> _What to work on_
An exact restatement of all the data is required, with the pictures left out.

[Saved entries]
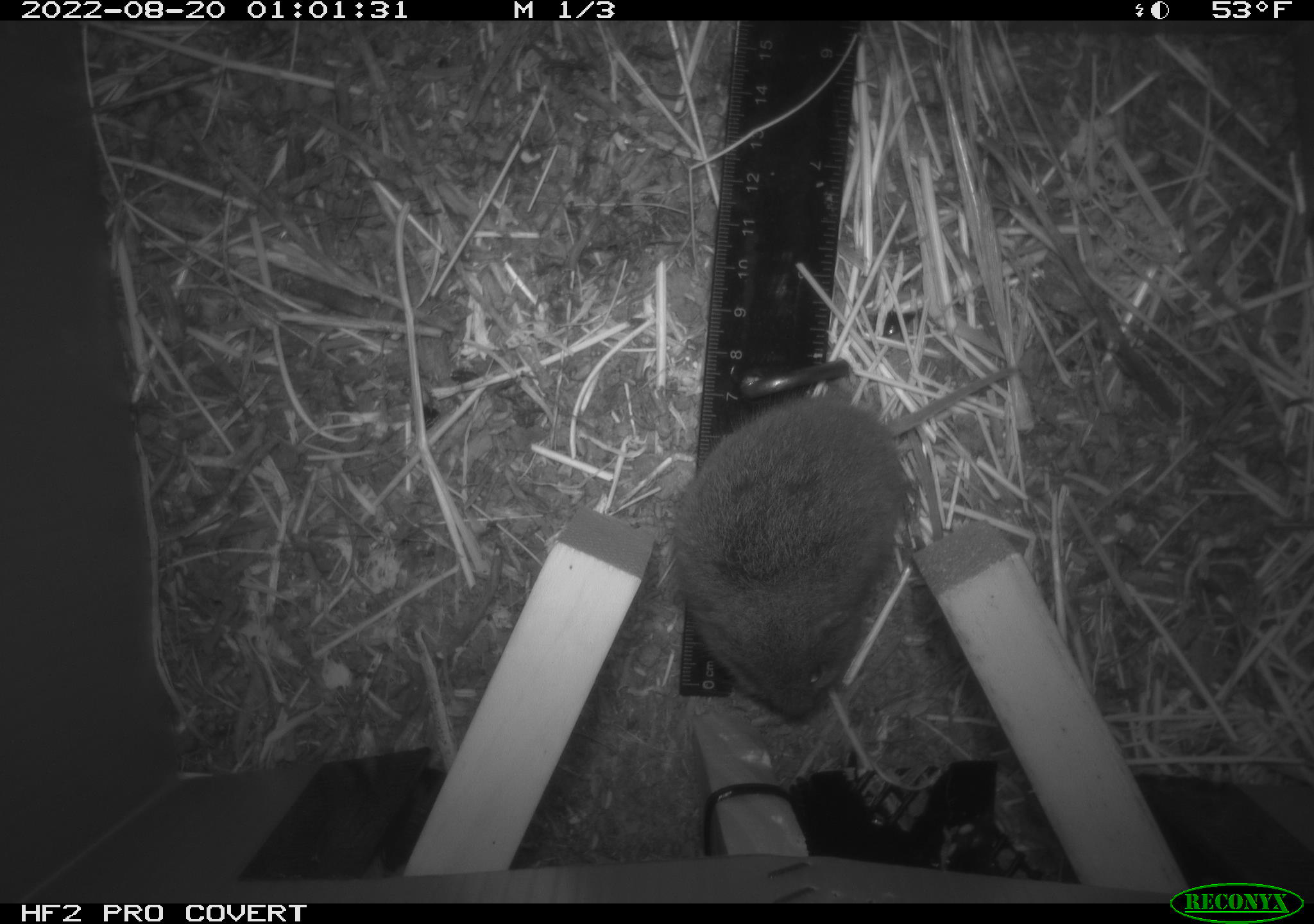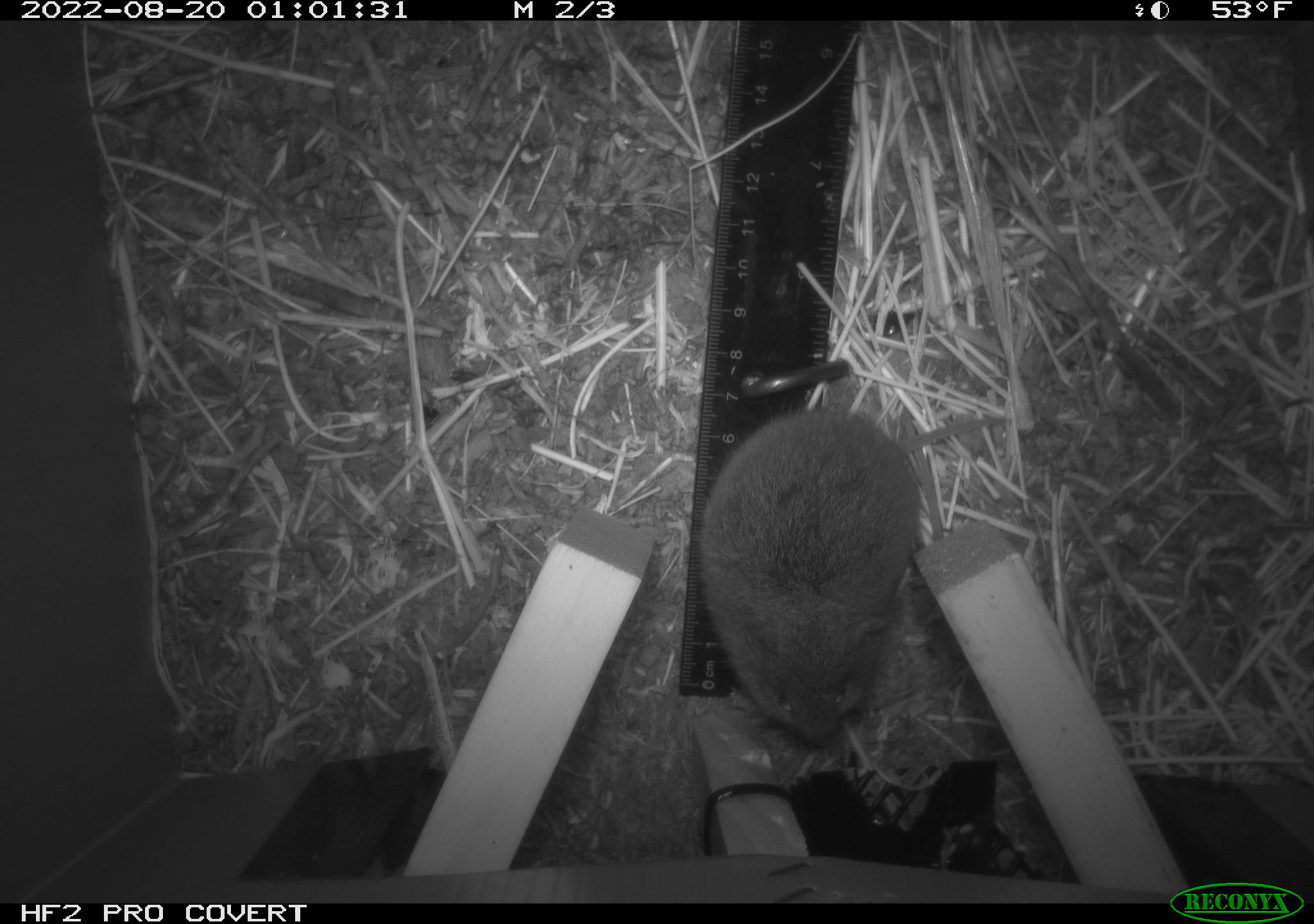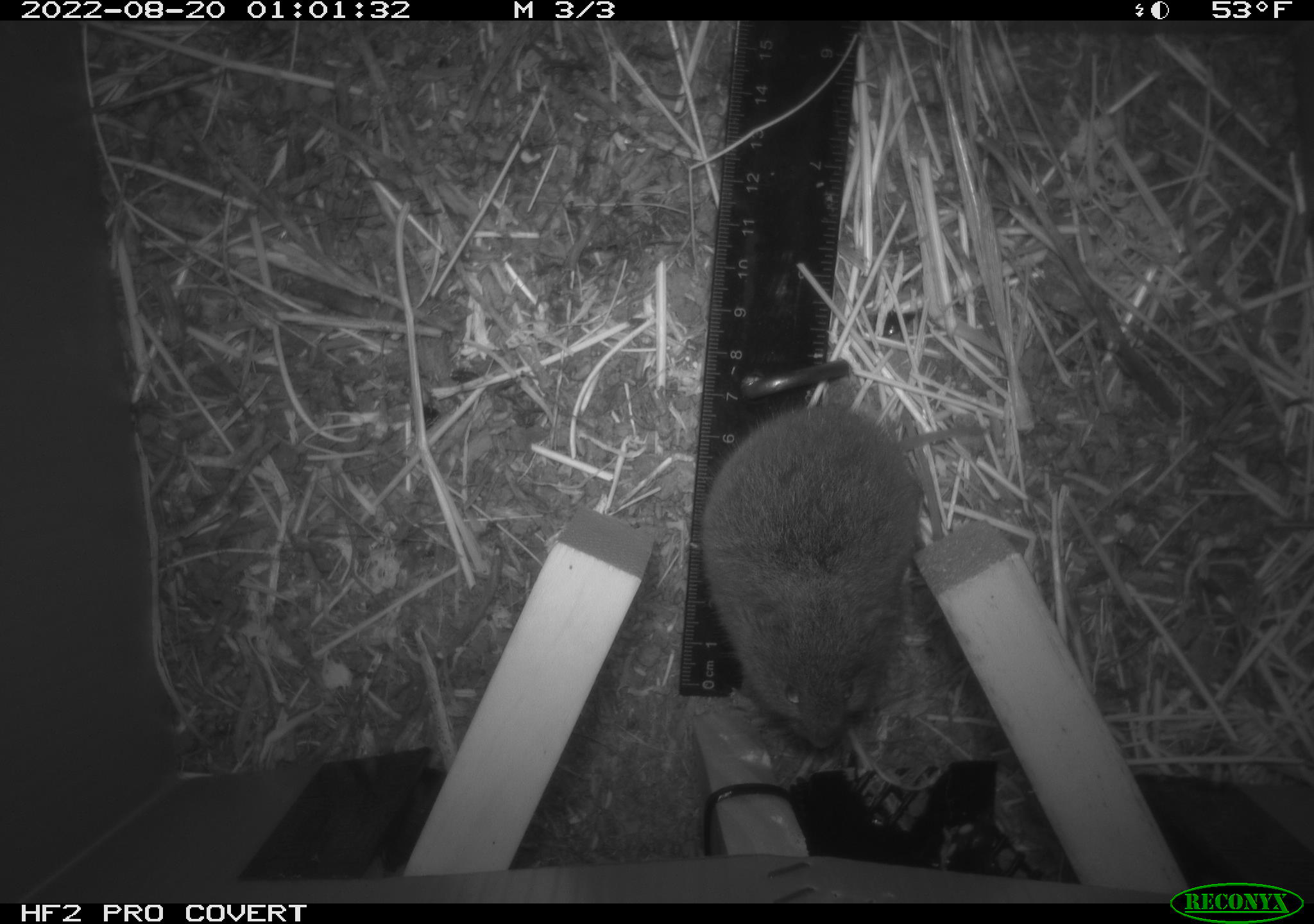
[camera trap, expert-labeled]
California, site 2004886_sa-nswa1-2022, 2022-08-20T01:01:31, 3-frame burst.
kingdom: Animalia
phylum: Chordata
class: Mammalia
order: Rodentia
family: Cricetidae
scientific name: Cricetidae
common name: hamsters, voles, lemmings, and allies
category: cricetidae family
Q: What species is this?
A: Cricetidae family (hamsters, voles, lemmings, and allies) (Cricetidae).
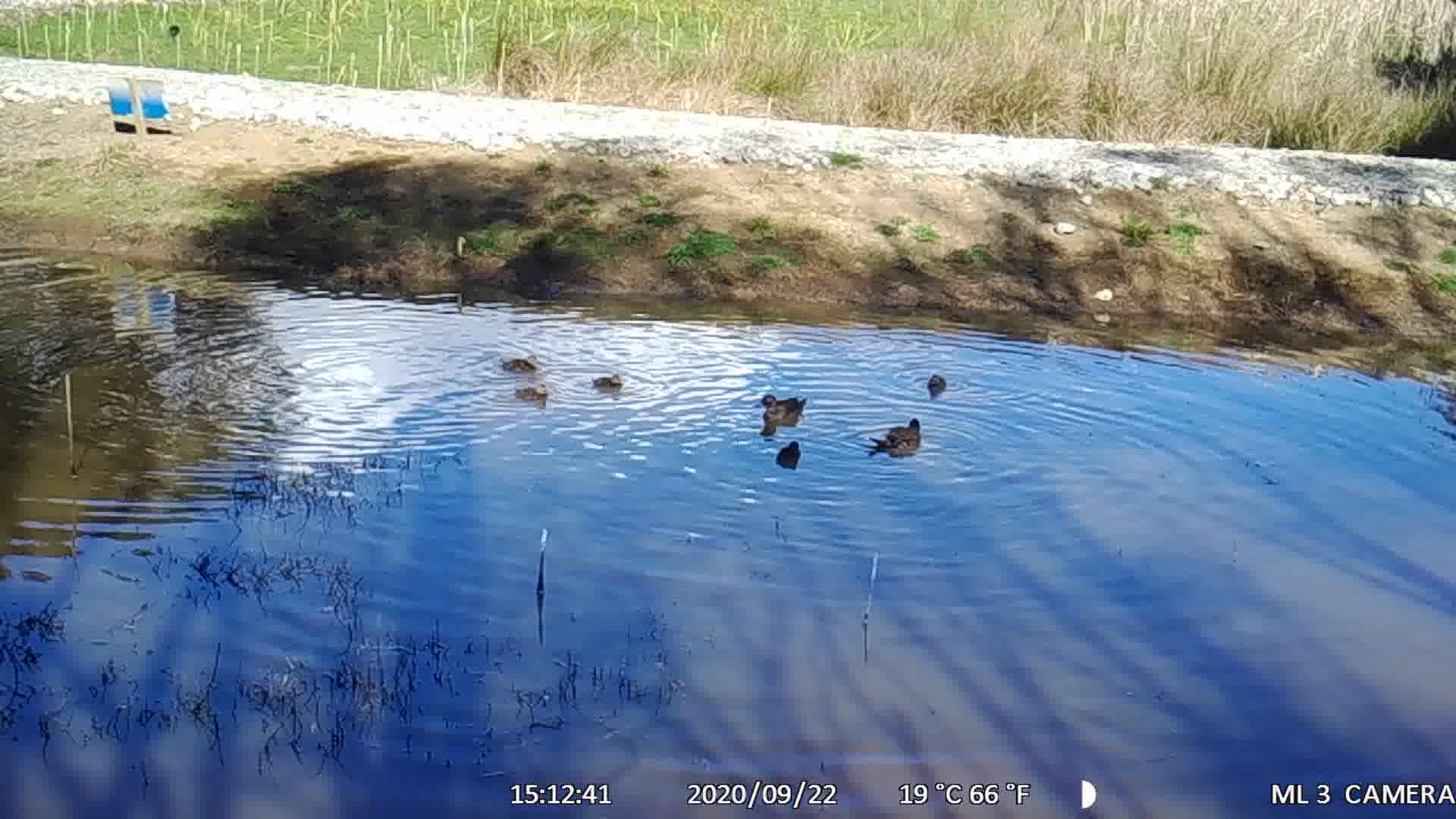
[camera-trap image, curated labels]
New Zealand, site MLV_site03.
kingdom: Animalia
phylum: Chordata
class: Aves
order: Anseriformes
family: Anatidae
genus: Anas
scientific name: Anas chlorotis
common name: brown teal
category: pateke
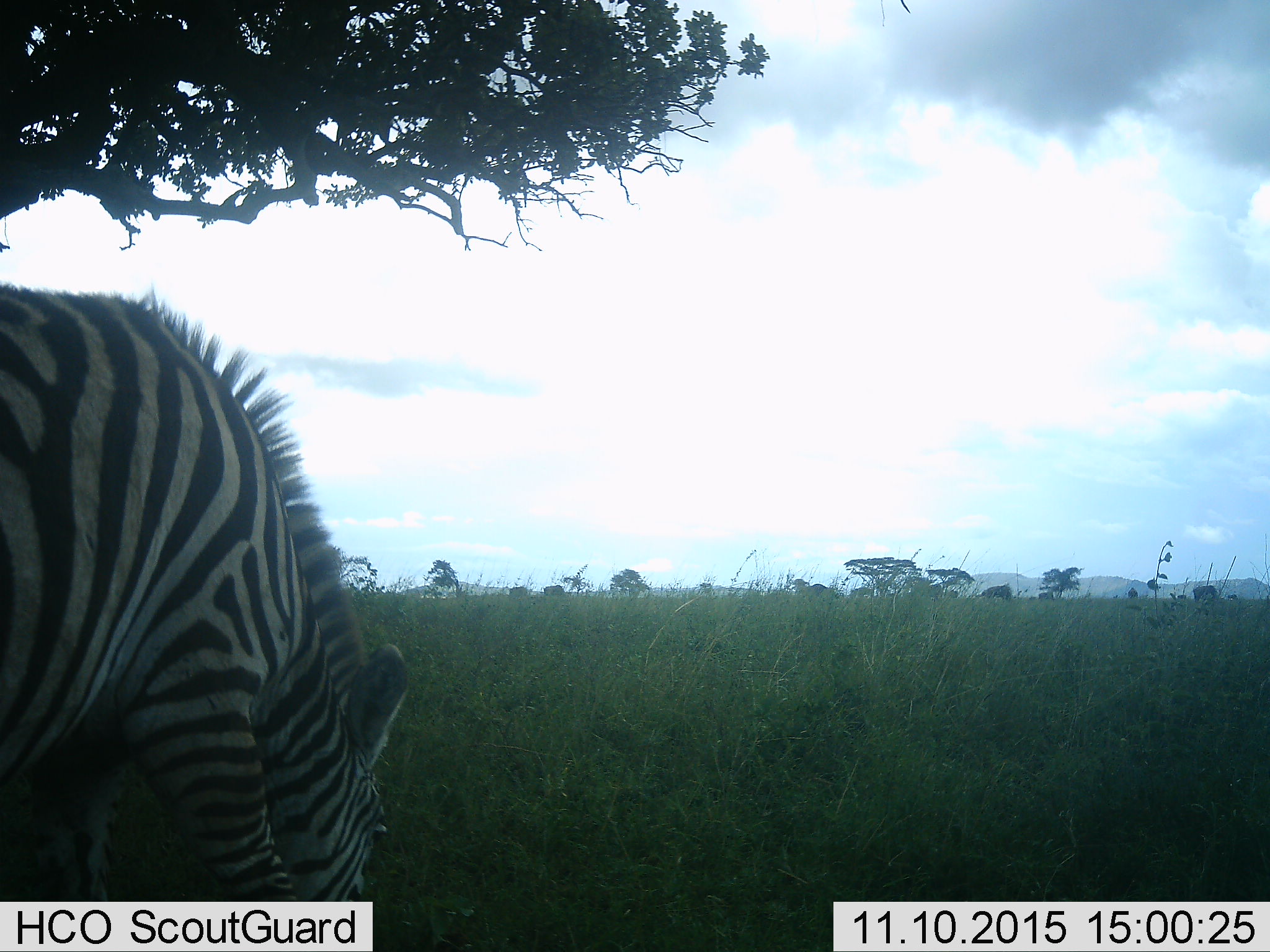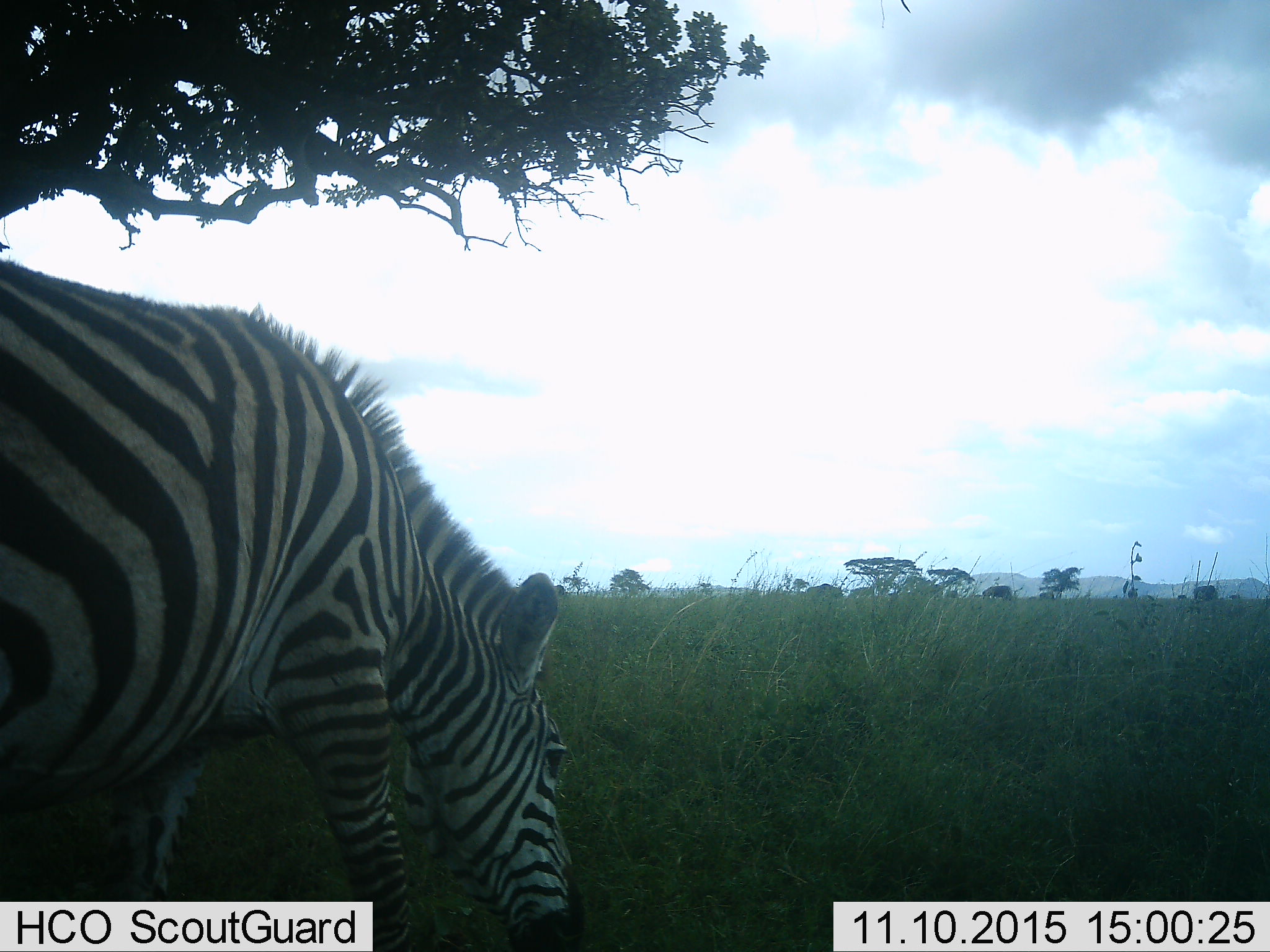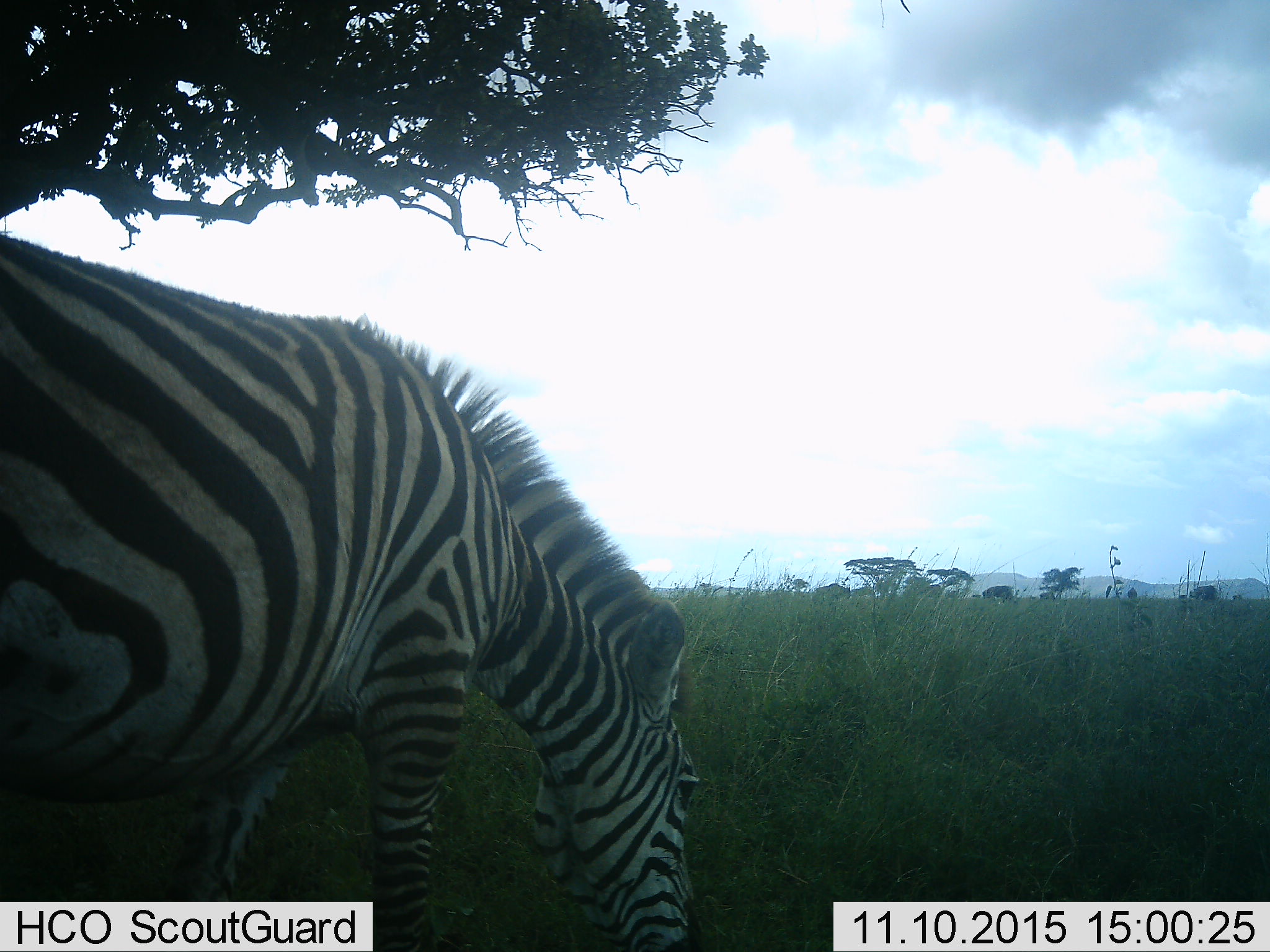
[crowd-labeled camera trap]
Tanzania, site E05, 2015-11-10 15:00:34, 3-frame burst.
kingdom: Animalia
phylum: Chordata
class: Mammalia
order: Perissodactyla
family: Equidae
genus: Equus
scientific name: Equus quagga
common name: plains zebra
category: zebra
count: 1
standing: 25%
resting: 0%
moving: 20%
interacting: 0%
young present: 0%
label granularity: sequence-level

> _Completed task_
[camera trap, expert-labeled]
California, site 2004886_sa-nswa1-2022, 2022-08-20T01:01:31, 3-frame burst.
kingdom: Animalia
phylum: Chordata
class: Mammalia
order: Rodentia
family: Cricetidae
scientific name: Cricetidae
common name: hamsters, voles, lemmings, and allies
category: cricetidae family
Q: What species is this?
A: Cricetidae family (hamsters, voles, lemmings, and allies) (Cricetidae).
[camera-trap image, curated labels]
New Zealand, site MLV_site03.
kingdom: Animalia
phylum: Chordata
class: Aves
order: Anseriformes
family: Anatidae
genus: Anas
scientific name: Anas chlorotis
common name: brown teal
category: pateke
[crowd-labeled camera trap]
Tanzania, site E05, 2015-11-10 15:00:34, 3-frame burst.
kingdom: Animalia
phylum: Chordata
class: Mammalia
order: Perissodactyla
family: Equidae
genus: Equus
scientific name: Equus quagga
common name: plains zebra
category: zebra
count: 1
standing: 25%
resting: 0%
moving: 20%
interacting: 0%
young present: 0%
label granularity: sequence-level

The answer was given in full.